Sleep deprivation induces the unfolded protein response in mouse cerebral cortex
Article first published online: 4 FEB 2005
Journal of Neurochemistry
Volume 92, Issue 5, pages 1150–1157, March 2005
How to Cite
Naidoo, N., Giang, W., Galante, R. J. and Pack, A. I. (2005), Sleep deprivation induces the unfolded protein response in mouse cerebral cortex. Journal of Neurochemistry, 92: 1150–1157. doi: 10.1111/j.1471-4159.2004.02952.x
- Issue published online: 4 FEB 2005
- Article first published online: 4 FEB 2005
- Received August 27, 2004; revised manuscript received October 21, 2004; accepted October 22, 2004.

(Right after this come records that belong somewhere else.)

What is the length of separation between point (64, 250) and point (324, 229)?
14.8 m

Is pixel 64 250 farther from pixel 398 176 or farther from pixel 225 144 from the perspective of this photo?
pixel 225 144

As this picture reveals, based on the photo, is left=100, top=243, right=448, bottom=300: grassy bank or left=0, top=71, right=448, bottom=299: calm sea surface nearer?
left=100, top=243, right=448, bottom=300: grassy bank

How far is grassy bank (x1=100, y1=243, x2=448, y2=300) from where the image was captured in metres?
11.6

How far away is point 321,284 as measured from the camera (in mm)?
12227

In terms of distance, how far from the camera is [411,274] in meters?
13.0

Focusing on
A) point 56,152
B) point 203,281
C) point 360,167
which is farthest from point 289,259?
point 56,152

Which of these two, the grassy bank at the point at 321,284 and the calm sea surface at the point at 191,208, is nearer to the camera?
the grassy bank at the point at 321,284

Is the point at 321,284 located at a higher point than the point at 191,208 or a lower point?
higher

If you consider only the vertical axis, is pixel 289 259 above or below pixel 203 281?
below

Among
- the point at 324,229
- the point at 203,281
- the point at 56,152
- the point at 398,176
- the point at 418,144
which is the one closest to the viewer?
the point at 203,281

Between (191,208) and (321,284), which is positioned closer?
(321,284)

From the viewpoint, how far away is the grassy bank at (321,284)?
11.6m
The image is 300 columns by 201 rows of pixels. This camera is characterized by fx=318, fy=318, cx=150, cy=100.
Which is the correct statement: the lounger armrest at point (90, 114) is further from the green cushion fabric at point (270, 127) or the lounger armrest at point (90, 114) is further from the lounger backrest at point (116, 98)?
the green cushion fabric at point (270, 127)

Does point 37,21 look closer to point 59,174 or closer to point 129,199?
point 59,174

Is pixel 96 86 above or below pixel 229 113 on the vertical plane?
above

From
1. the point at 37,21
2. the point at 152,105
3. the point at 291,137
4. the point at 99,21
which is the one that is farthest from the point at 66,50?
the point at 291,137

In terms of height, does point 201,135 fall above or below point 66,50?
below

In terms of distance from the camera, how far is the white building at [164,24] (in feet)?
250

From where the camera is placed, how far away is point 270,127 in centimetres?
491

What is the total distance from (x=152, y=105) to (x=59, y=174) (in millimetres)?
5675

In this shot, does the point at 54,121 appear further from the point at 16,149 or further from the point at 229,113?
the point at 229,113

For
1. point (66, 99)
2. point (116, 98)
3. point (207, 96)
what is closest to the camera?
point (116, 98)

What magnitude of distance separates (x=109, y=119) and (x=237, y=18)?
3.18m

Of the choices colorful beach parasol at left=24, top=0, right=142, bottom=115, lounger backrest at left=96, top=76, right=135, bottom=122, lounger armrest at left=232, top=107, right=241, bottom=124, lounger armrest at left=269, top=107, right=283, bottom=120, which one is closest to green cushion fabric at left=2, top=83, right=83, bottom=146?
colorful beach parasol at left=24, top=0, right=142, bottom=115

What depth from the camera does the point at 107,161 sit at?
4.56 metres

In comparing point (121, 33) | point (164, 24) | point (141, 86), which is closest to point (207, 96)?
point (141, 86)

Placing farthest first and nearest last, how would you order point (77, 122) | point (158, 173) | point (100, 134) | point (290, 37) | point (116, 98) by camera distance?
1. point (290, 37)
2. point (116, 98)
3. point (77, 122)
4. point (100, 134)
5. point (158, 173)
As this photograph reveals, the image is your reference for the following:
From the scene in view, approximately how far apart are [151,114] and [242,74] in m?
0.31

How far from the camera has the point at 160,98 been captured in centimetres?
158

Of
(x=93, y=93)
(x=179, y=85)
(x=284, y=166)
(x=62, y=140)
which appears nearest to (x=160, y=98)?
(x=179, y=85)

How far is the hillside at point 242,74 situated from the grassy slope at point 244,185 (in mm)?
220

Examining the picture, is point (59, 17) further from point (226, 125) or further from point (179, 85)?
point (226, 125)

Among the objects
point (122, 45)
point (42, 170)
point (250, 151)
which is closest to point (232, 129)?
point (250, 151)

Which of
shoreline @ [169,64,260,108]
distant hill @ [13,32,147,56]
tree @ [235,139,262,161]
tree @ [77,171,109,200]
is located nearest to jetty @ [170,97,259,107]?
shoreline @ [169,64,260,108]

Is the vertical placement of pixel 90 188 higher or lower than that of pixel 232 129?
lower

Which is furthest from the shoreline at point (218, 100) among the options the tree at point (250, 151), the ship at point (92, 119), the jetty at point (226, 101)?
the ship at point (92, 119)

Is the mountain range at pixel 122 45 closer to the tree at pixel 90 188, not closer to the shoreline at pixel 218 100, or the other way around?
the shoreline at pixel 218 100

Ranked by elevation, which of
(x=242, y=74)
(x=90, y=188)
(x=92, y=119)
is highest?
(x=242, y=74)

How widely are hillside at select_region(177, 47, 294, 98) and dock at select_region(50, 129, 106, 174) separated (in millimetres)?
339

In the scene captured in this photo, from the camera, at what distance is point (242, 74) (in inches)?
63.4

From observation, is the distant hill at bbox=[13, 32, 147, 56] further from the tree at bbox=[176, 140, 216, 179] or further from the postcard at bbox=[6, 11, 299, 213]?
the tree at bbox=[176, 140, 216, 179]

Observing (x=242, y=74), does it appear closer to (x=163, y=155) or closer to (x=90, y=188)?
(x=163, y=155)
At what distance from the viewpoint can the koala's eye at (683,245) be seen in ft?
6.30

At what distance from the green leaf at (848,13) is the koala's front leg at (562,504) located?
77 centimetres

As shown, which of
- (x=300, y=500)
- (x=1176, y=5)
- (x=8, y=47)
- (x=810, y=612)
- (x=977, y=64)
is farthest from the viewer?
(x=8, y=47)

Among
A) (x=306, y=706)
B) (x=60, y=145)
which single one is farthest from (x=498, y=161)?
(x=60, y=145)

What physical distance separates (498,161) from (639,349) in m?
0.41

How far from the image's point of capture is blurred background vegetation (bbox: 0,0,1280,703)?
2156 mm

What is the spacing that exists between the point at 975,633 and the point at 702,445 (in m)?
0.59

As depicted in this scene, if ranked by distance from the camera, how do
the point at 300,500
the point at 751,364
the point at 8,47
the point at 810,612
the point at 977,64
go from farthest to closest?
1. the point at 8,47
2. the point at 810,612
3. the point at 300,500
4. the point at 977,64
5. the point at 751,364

- unfolded protein response
Little is known about the molecular mechanisms underlying sleep. We show the induction of key regulatory proteins in a cellular protective pathway, the unfolded protein response (UPR), following 6 h of induced wakefulness. Using C57/B6 male mice maintained on a 12:12 light/dark cycle, we examined, in cerebral cortex, the effect of different durations of prolonged wakefulness (0, 3, 6, 9 and 12 h) from the beginning of the lights-on inactivity period, on the protein expression of BiP/GRP78, a chaperone and classical UPR marker. BiP/GRP78 expression is increased with increasing durations of sleep deprivation (6, 9 and 12 h). There is no change in BiP/GRP78 levels in handling control experiments carried out during the lights-off period. PERK, the transmembrane kinase responsible for attenuating protein synthesis, which is negatively regulated by binding to BiP/GRP78, is activated by dissociation from BiP/GRP78 and by autophosphorylation. There is phosphorylation of the elongation initiation factor 2α and alteration in ribosomal function. These changes are first observed after 6 h of induced wakefulness. Thus, prolonging wakefulness beyond a certain duration induces the UPR indicating a physiological limit to wakefulness.